Only counties with critical levels of PM2.5 are included in this table, and
zip codes with no reported deaths between 2009-2018 were excluded.

Figure 1 visualizes average PM2.5 levels and CLRD mortality among zip codes with a critical value of PM2.5 pollution. To identify the extent of association between the two, we used linear regression to measure a correlation value, as seen in Figure 2. Our intuition was that we would see CLDR mortality increase as levels of air pollution increase. Our linear regression model found a correlation value of 0.27, which indicates a small association but statistically significant correlation (p < 0.5).

figure1

figure2
## `geom_smooth()` using formula 'y ~ x'

Discussion

According to the US Environmental Protection Agency, levels of PM2.5 between 12.1 and 35.4 are considered “moderate”. While the EPA states that these levels of air pollution can be classified as “safe”, we argue that any level of PM2.5 above 11.84 should be reclassified as “unhealthy” in the state of California.
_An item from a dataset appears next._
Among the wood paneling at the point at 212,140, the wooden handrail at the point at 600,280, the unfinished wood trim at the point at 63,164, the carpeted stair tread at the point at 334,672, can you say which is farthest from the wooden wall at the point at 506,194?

Our group believes that truly “safe” levels of PM2.5 are those which demonstrate zero correlation between air pollution and CLRD mortality. However, our analysis suggests that there is a statistically significant correlation between “moderate” levels of air pollution and CLRD mortality (Figure 2). This is further supported by Figure 1, which demonstrates elevated levels of CLDR mortality for all levels of PM2.5 pollution greater than 11.84. We believe further research in the zip codes most burdened by both PM2.5 and CLDR mortality will provide insight into this relationship. We believe this research will also give us information on other potential safety measures California may consider implementing, such as a minimum residential distance from high emission structures.